* _Source material_:
####

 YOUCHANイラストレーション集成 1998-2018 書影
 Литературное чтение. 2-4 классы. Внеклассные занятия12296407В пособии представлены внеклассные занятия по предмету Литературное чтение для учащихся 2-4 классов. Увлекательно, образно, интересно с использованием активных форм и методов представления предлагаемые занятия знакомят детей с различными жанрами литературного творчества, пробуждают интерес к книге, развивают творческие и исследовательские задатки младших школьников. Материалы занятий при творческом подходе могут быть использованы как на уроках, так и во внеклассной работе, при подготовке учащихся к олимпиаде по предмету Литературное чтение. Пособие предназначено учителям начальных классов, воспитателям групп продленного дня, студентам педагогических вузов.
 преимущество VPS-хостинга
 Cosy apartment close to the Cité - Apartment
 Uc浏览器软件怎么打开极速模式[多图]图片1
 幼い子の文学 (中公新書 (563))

####

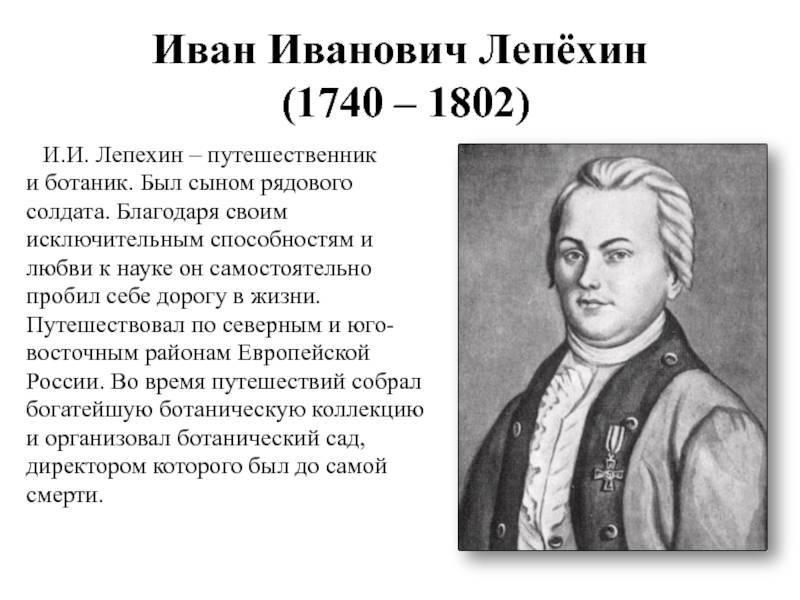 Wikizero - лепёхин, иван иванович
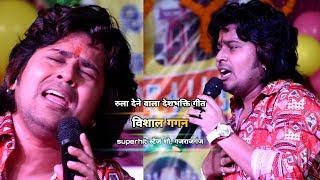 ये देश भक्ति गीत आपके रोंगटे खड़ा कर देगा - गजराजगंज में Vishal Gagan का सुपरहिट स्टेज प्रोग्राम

####

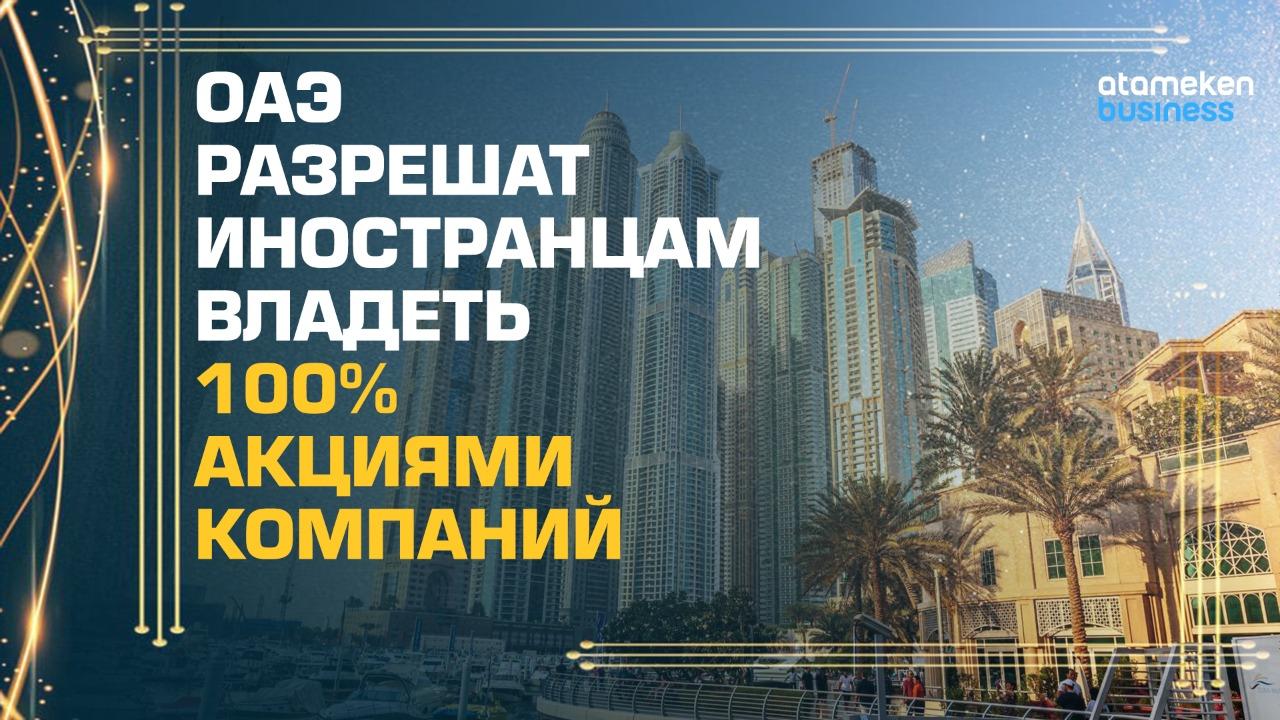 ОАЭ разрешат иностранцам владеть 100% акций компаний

####

* _What is being asked_: What lines above run from the one with "Wikizero - лепёхин, иван иванович" to the one with "ये देश भक्ति"? Give them again exactly, ends included, and leave the pictures out.

* _Finished task_:
 Wikizero - лепёхин, иван иванович
 ये देश भक्ति गीत आपके रोंगटे खड़ा कर देगा - गजराजगंज में Vishal Gagan का सुपरहिट स्टेज प्रोग्राम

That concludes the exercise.